County staff said the appropriation, to come from general fund undesignated reserves, would temporarily expand the Office of Human Resources' capacity to carry out Bill 10-25E and Executive Regulation 24-25. Miss Casali, presenting the packet, said, "The requested amount for this is $180,000, and the source of funds is general fund undesignated reserves." She said the request was transmitted Oct. 9 and a public hearing is scheduled for Nov. 4.
OHR staff described how the funds would be used. "The requested appropriation will temporarily increase the capacity of the Office of Human Resources to implement the provisions of bill 10-25 e and executive regulation 24-25," Miss Casali said. She told the committee that $125,000 of the appropriation would pay for two full-time contractors who will perform document verification, candidate contact, eligible-list creation and screening interviews, and that the remaining $55,000 would cover anticipated staff overtime.

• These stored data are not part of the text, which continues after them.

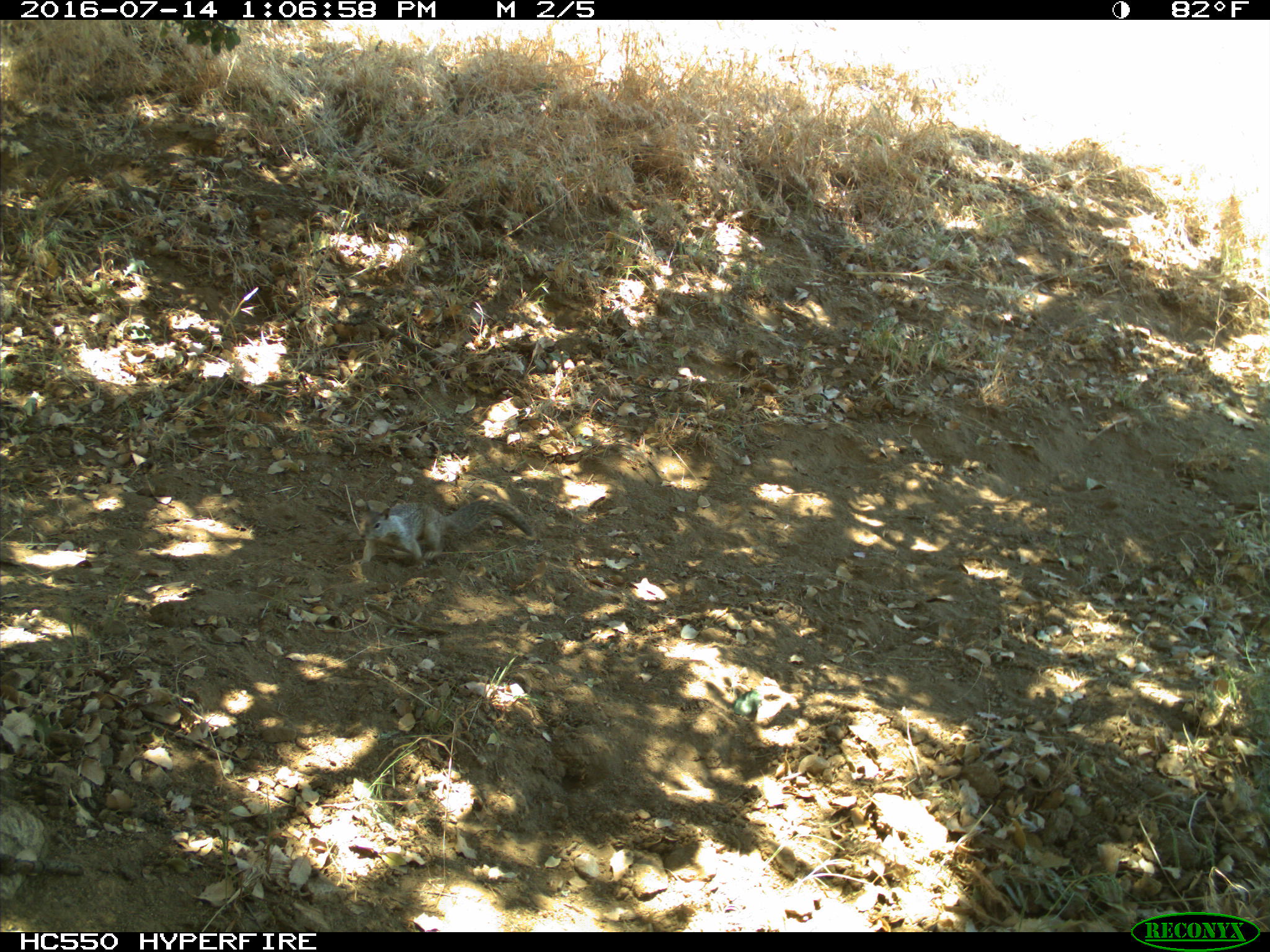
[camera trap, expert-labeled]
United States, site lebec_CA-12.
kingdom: Animalia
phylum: Chordata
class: Mammalia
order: Rodentia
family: Sciuridae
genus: Otospermophilus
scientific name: Otospermophilus beecheyi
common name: california ground squirrel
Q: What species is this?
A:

Sam Freshour, chief of policy at the Office of Human Resources, told the committee the appropriation is intended to cover two fiscal years. "It is for 2 fiscal years. We have done some preliminary work, utilizing our existing funding in the Office of Human Resources, to make sure that those contractors were ready to begin at the effective date of this bill," Freshour said. Casali noted the appropriation is recurring until the program sunsets in July 2027, making the total projected cost $360,000, though the committee was considering only the initial $180,000.
Council member Friedson asked several procedural and fiscal questions about timing, contractor hours and the overtime line item, seeking clarity on why a full-year appropriation would be requested for a partial first year. Friedson pressed for limits on fund flexibility and a reporting plan: if overtime is not used, he asked that the funds revert to fund balance and that OHR report back to the committee with updated cost estimates before next year's budget. Freshour confirmed unused overtime funding would not be repurposed and said OHR expects the initial surge of applications to decline over time as processes stabilize.
Freshour described the operational workload driving the request: some recruitments have received more than 400 applications, producing eligible lists with 200'20 candidates that must be reviewed individually for minimum qualifications and eligibility categories such as veteran status, disability or displaced-federal-worker status. He said contractors will supplement recruiters so that service-level agreements with departments are maintained and staff do not burn out.
The committee asked staff to tighten appropriation language before the item goes to full council to reflect requests for restricted use and reporting. With that, the committee chair called for a show of hands to recommend the appropriation to the full council; the chair said everyone raised their hand in favor.
Next steps: the appropriation will advance to full County Council with committee-recommended language adjustments; a public hearing is set for Nov. 4. The committee was advised that the program began two weeks earlier and that OHR will return with updated operational estimates to inform the next budget cycle if needed.